Is teacher a powerless facilitator?

“Everyone who remembers his own education remembers teachers, not methods and techniques. The teacher is the heart of the educational system.”

Sajjad Bazaz

The system of education has undergone a sea change in the past two decades. The demand for educational degrees has ballooned. Today, students have choices in abundance to pursue their education in different streams. Larger institutions while leveraging technology are poaching students through extension campuses and online mode as they want to capitalise on the surging demand to make profits despite being ‘non-profit’ organisations.

Over a period of time, this transformation of education system has been driving competition among the educational institutions to claw for more and more students. One may call this modern system of education, but the fact is that it has stamped the educational degrees as good as consumer goods. Offering the degrees as consumer goods means the institutions are focusing on making money and for making money, they need more and more students.

It’s here the institutions, be it schools, colleges or universities, executed a drastic shift in the way of imparting education. In order to lure students, they offer what students want and unfortunately don’t focus on the areas which a student needs. So, we have a student-defined system of education. Even as Internet has revolutionised the teaching methods and today students are more comfortable to learn their lesson through online mode such as YouTube etc., it has directly complicated, rather marginalised the role of a teacher. In fact, in a student-driven education system, the teacher-student relationship too has witnessed a sad transformation, where institutions have squeezed the role of a teacher as a powerless facilitator and treat students as commercial commodities. Broadly speaking, consumer-driven education system has hit the element of discipline in the teacher-student relationship.
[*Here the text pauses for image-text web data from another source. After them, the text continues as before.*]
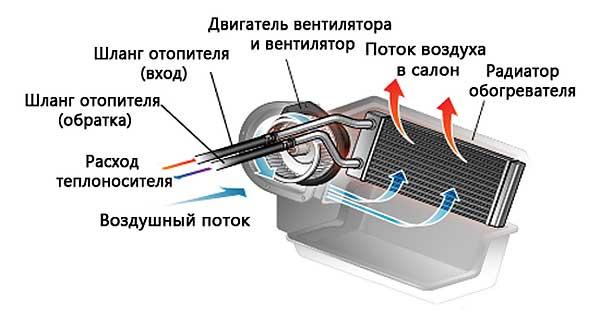 Система отопления салона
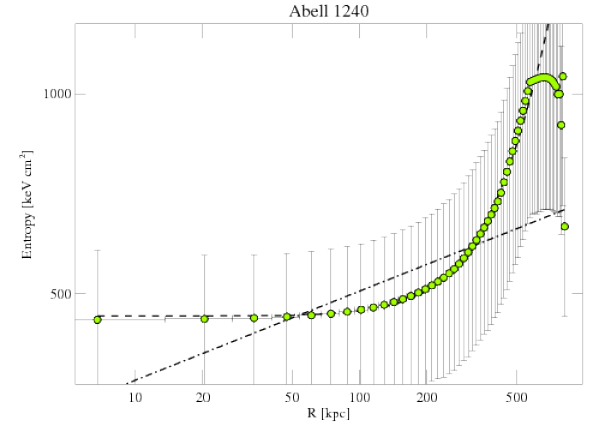4961 entropy profile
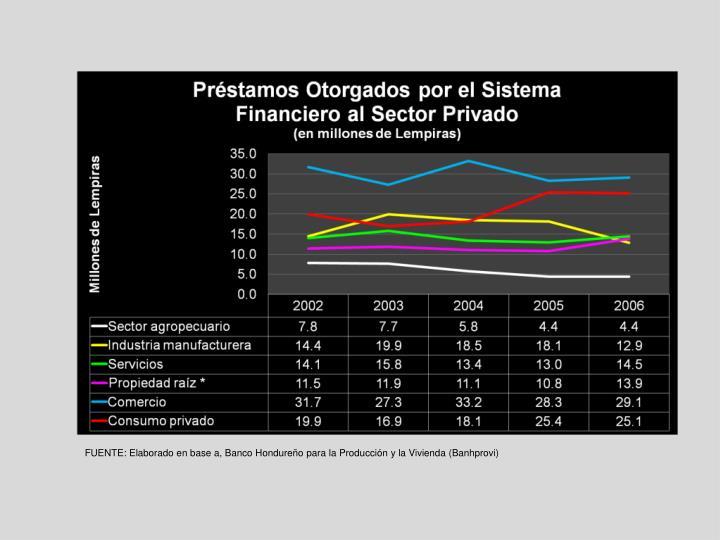 FUENTE: Elaborado en base a, Banco Hondureño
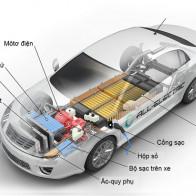 Cấu tạo đơn giản của ôtô điện so với xe xăng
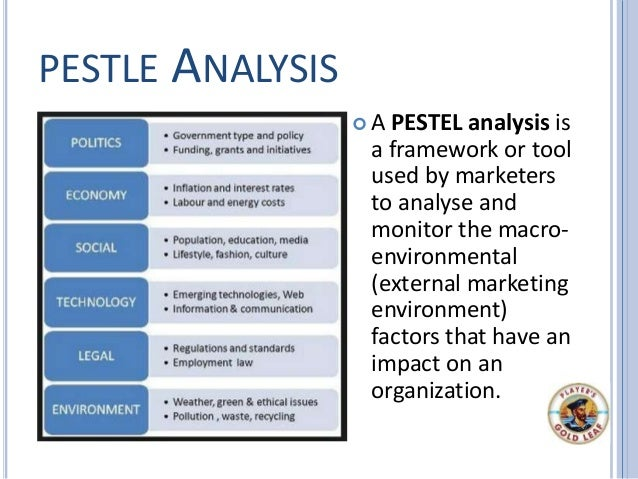"imperial tobacco pest analysis Tobacco industry in uk environmental and industrial analysis of tobacco   british american tobacco, imperial tobacco and japan tobacco international   1) 2) ""pestel"" analysis political factors: high taxation in the."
Gone are the days, when the system was tailored to make students to submit to the authority of their teachers and this would discipline a student’s mind and heart. Interaction between student and teacher was an essential part of the educative experience. Teachers used to determine not only the subject matter but the structure and purpose of homework. As rightly put by one of my acquaintances, ‘curriculum was not only about growth in knowledge but also growth in maturity.’

Now the model of authority in classrooms has changed. Classrooms most of time stand dominated by students. The growing online system of education, majorly pushed up by the outbreak of coronavirus pandemic, has squeezed the role of a teacher in real sense. This changing authority in classrooms has adversely impacted the teacher-student relationship to a large extent. In fact, teacher feels marginalised in this student-centred classroom environment.
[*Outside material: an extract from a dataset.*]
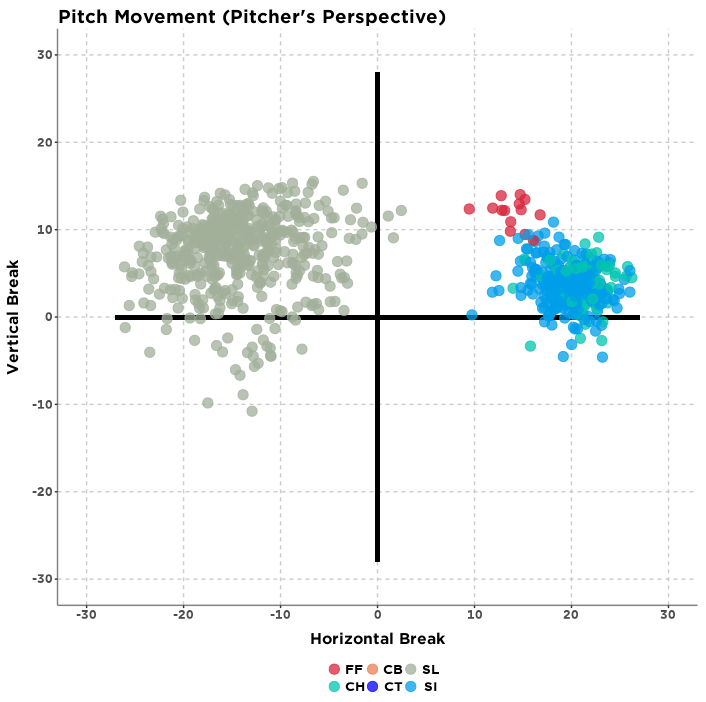 Pitch movement (pitcher's perspective) for Sergio Romo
We have to understand that for a teacher it’s not matter of communicating information in line with the curriculum alone, but infusing discipline and maturity in students to grow into self-motivated individuals is also equally important. And in a student-dominated classroom, this mission goes for a toss.

It makes a sense to reproduce a quote from Dr. T. David Gordon’s Why Johnny Can’t Sing Hymns: “The barrier to education is the student himself–his parochialism, his laziness, his reluctance to abandon his current viewpoints, his resistance to disciplined intellectual effort, his complacent self-satisfaction with his present attainment and understanding. Nearly every capable educator in the history of the human race has realized that the least important thing we educators do is disseminate information, which is (especially now) widely available in less expensive formats. What capable educators have always attempted to do is to infect their students with a love of learning and a hatred of parochialism.”

Here I want to make it clear that student-driven education is not bad. But it should not be at the cost of disrespecting teachers. This should in no way allow the students to dictate dos and don’ts of teaching to the teachers.

Meanwhile, in the context of given environment, our teaching community can still play anchor role to shape the future of their students. In the given circumstances, the teachers’ responsibility in classrooms is beyond routine tutoring. A teacher has to act as a guardian of their students when it comes to any violation of their educational rights. It’s the dire need of the hour to protect students’ basic human right to education. They have to understand that they are having one of the most vulnerable sections, the children, under their umbrella. It is also of utmost importance for a teacher to understand that children are unique and gifted in their own way and avoid criticising them as failures to score good marks in their tests. They should always instil honesty and truthfulness in their students.

And one more important and sensitive issue taking toll of teachers’ reputation is moral degradation stories brining disrepute to the student-teacher relationship. Teachers should not forget their roles as mentors and figures of authority. They should not fall into the trap of talking to their students intimately and respect the set boundaries with them.

In the context of teacher’s role, Sidney Hook, a well-known American philosopher, has said, “Everyone who remembers his own education remembers teachers, not methods and techniques. The teacher is the heart of the educational system.”